Billy stared at Arthur, wondering who he was. Then it came to him. Of course.
When I was bound apprentice in famous Lincolnshire
‘Mr Brooke?’ Billy Cottage asked. ‘I was wondering when you would come.’
Arthur thought he detected something of a smile on Billy’s face. He wondered briefly why this man thought his name was Brooke. But he dismissed the thought, as he had trained himself to dismiss all extraneous thoughts when he was working. You had to. You had to stay focused. You had to tune out whatever the condemned had to say. You never knew what it would be. Some said nothing at all. Some confessed to their crimes at the last moment. Some said things that did not make sense. Usually it wasn’t hard to let it pass by. Only when the condemned protested his innocence did Arthur need a moment to readjust. That would not be the case today.

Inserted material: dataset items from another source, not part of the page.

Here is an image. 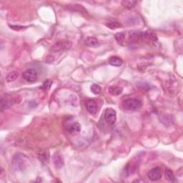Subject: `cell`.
Returning <instances> with one entry per match:
<instances>
[{"mask_svg":"<svg viewBox=\"0 0 183 183\" xmlns=\"http://www.w3.org/2000/svg\"><path fill=\"white\" fill-rule=\"evenodd\" d=\"M124 108L129 111H137L141 108L142 102L137 99H128L122 102Z\"/></svg>","mask_w":183,"mask_h":183,"instance_id":"1","label":"cell"},{"mask_svg":"<svg viewBox=\"0 0 183 183\" xmlns=\"http://www.w3.org/2000/svg\"><path fill=\"white\" fill-rule=\"evenodd\" d=\"M72 42L68 40H60L59 42H56L55 44L51 47V51L52 52H59L67 49H69L72 47Z\"/></svg>","mask_w":183,"mask_h":183,"instance_id":"2","label":"cell"},{"mask_svg":"<svg viewBox=\"0 0 183 183\" xmlns=\"http://www.w3.org/2000/svg\"><path fill=\"white\" fill-rule=\"evenodd\" d=\"M104 117L107 123L110 125H113L117 120V112L112 108H107L105 112Z\"/></svg>","mask_w":183,"mask_h":183,"instance_id":"3","label":"cell"},{"mask_svg":"<svg viewBox=\"0 0 183 183\" xmlns=\"http://www.w3.org/2000/svg\"><path fill=\"white\" fill-rule=\"evenodd\" d=\"M22 77L25 81L27 82L32 83L34 82L37 79V72L35 70L33 69H29V70H26L22 74Z\"/></svg>","mask_w":183,"mask_h":183,"instance_id":"4","label":"cell"},{"mask_svg":"<svg viewBox=\"0 0 183 183\" xmlns=\"http://www.w3.org/2000/svg\"><path fill=\"white\" fill-rule=\"evenodd\" d=\"M161 169L160 167H157L152 168L148 173V177L152 181H158L161 178Z\"/></svg>","mask_w":183,"mask_h":183,"instance_id":"5","label":"cell"},{"mask_svg":"<svg viewBox=\"0 0 183 183\" xmlns=\"http://www.w3.org/2000/svg\"><path fill=\"white\" fill-rule=\"evenodd\" d=\"M86 108H87V110L92 115H95L97 112V106L96 102L92 100L87 101V102H86Z\"/></svg>","mask_w":183,"mask_h":183,"instance_id":"6","label":"cell"},{"mask_svg":"<svg viewBox=\"0 0 183 183\" xmlns=\"http://www.w3.org/2000/svg\"><path fill=\"white\" fill-rule=\"evenodd\" d=\"M85 43L88 47H98L100 46V43L98 40L94 36H88L85 39Z\"/></svg>","mask_w":183,"mask_h":183,"instance_id":"7","label":"cell"},{"mask_svg":"<svg viewBox=\"0 0 183 183\" xmlns=\"http://www.w3.org/2000/svg\"><path fill=\"white\" fill-rule=\"evenodd\" d=\"M53 163L54 165H55L56 168L57 169L61 168V167H63L64 164L62 157L58 154H55V155L53 156Z\"/></svg>","mask_w":183,"mask_h":183,"instance_id":"8","label":"cell"},{"mask_svg":"<svg viewBox=\"0 0 183 183\" xmlns=\"http://www.w3.org/2000/svg\"><path fill=\"white\" fill-rule=\"evenodd\" d=\"M39 160L43 162H48L49 160V152L48 150H40L37 152Z\"/></svg>","mask_w":183,"mask_h":183,"instance_id":"9","label":"cell"},{"mask_svg":"<svg viewBox=\"0 0 183 183\" xmlns=\"http://www.w3.org/2000/svg\"><path fill=\"white\" fill-rule=\"evenodd\" d=\"M81 131V125L78 122H74L72 124H71L69 128V132L71 135H76L79 134Z\"/></svg>","mask_w":183,"mask_h":183,"instance_id":"10","label":"cell"},{"mask_svg":"<svg viewBox=\"0 0 183 183\" xmlns=\"http://www.w3.org/2000/svg\"><path fill=\"white\" fill-rule=\"evenodd\" d=\"M109 64L114 67H120L123 64V61L120 57H117V56H113V57L109 58Z\"/></svg>","mask_w":183,"mask_h":183,"instance_id":"11","label":"cell"},{"mask_svg":"<svg viewBox=\"0 0 183 183\" xmlns=\"http://www.w3.org/2000/svg\"><path fill=\"white\" fill-rule=\"evenodd\" d=\"M123 89L122 87H117V86H111L109 87L108 92L109 93L113 96H117L122 94Z\"/></svg>","mask_w":183,"mask_h":183,"instance_id":"12","label":"cell"},{"mask_svg":"<svg viewBox=\"0 0 183 183\" xmlns=\"http://www.w3.org/2000/svg\"><path fill=\"white\" fill-rule=\"evenodd\" d=\"M19 72H12L6 75V80L7 82H12L16 80V79L19 77Z\"/></svg>","mask_w":183,"mask_h":183,"instance_id":"13","label":"cell"},{"mask_svg":"<svg viewBox=\"0 0 183 183\" xmlns=\"http://www.w3.org/2000/svg\"><path fill=\"white\" fill-rule=\"evenodd\" d=\"M121 4L127 9H132L137 4V2L133 1V0H124L121 2Z\"/></svg>","mask_w":183,"mask_h":183,"instance_id":"14","label":"cell"},{"mask_svg":"<svg viewBox=\"0 0 183 183\" xmlns=\"http://www.w3.org/2000/svg\"><path fill=\"white\" fill-rule=\"evenodd\" d=\"M115 38L118 44L120 45H123L125 40V36H124V33L122 32H118V33L115 34Z\"/></svg>","mask_w":183,"mask_h":183,"instance_id":"15","label":"cell"},{"mask_svg":"<svg viewBox=\"0 0 183 183\" xmlns=\"http://www.w3.org/2000/svg\"><path fill=\"white\" fill-rule=\"evenodd\" d=\"M10 101L2 97L1 99V101H0V107H1V111L3 112L4 109H8L10 106Z\"/></svg>","mask_w":183,"mask_h":183,"instance_id":"16","label":"cell"},{"mask_svg":"<svg viewBox=\"0 0 183 183\" xmlns=\"http://www.w3.org/2000/svg\"><path fill=\"white\" fill-rule=\"evenodd\" d=\"M165 179L168 180V181L172 182L175 181V176H174V174L173 173V172H172L170 170L167 169L166 170H165Z\"/></svg>","mask_w":183,"mask_h":183,"instance_id":"17","label":"cell"},{"mask_svg":"<svg viewBox=\"0 0 183 183\" xmlns=\"http://www.w3.org/2000/svg\"><path fill=\"white\" fill-rule=\"evenodd\" d=\"M106 26L108 28H109V29H117V28L121 27L122 25L119 22V21H109V22H107L106 24Z\"/></svg>","mask_w":183,"mask_h":183,"instance_id":"18","label":"cell"},{"mask_svg":"<svg viewBox=\"0 0 183 183\" xmlns=\"http://www.w3.org/2000/svg\"><path fill=\"white\" fill-rule=\"evenodd\" d=\"M90 90H91V92L94 94H99L101 93V87L100 86L96 85V84H94L91 86L90 87Z\"/></svg>","mask_w":183,"mask_h":183,"instance_id":"19","label":"cell"},{"mask_svg":"<svg viewBox=\"0 0 183 183\" xmlns=\"http://www.w3.org/2000/svg\"><path fill=\"white\" fill-rule=\"evenodd\" d=\"M51 85H52V81L50 80V79H47L46 81L44 82V83H43V85L42 86V90H49V88L51 87Z\"/></svg>","mask_w":183,"mask_h":183,"instance_id":"20","label":"cell"},{"mask_svg":"<svg viewBox=\"0 0 183 183\" xmlns=\"http://www.w3.org/2000/svg\"><path fill=\"white\" fill-rule=\"evenodd\" d=\"M69 6H70L71 10H72L73 11H77V12H82V10L86 11L85 9L82 6V5H79V4H74V5H69Z\"/></svg>","mask_w":183,"mask_h":183,"instance_id":"21","label":"cell"},{"mask_svg":"<svg viewBox=\"0 0 183 183\" xmlns=\"http://www.w3.org/2000/svg\"><path fill=\"white\" fill-rule=\"evenodd\" d=\"M54 60H55V58H54L53 56L48 55L46 57V59H45V62H46L47 63L50 64V63H51V62H54Z\"/></svg>","mask_w":183,"mask_h":183,"instance_id":"22","label":"cell"},{"mask_svg":"<svg viewBox=\"0 0 183 183\" xmlns=\"http://www.w3.org/2000/svg\"><path fill=\"white\" fill-rule=\"evenodd\" d=\"M10 27L12 28V29L14 30H21L24 29L26 27H22V26H14V25H10Z\"/></svg>","mask_w":183,"mask_h":183,"instance_id":"23","label":"cell"}]
</instances>
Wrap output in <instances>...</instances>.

Full well I served my master for nigh on seven years
‘Turn around please,’ Arthur said, although he was already turning Billy, holding him by his right shoulder. He brought Billy’s hands around behind his back and pinioned them in a flash. He looked up. The wardrobe was gone and the path to the drop was clear.
Arthur turned Billy again and positioned himself in front, as Ken fell in behind Billy with the assistant governor bringing up the rear. The two officers who had moved the wardrobe were now stationed on either side of the drop, just in case of trouble. Their presence was reassuring, but Arthur sensed that there would be no trouble today. Not with this one.
‘Follow me, please.’
Till I took up to poaching as you shall quickly hear
The walk to the drop was a matter of a few feet. As Ken moved swiftly to his position behind the huge metal trap doors, Arthur walked Billy on to the drop, where Billy saw the rope, ending in a noose, at his side, at head height. What was that for? They wouldn’t need that unless they were going to… Something had gone wrong. Perhaps this man was not Mr Brooke. Perhaps none of these people was Mr Brooke. He had to tell these people that something had gone wrong. But the words would not come. Where was Mr Davis? Where was his main barrister? Where was his other barrister?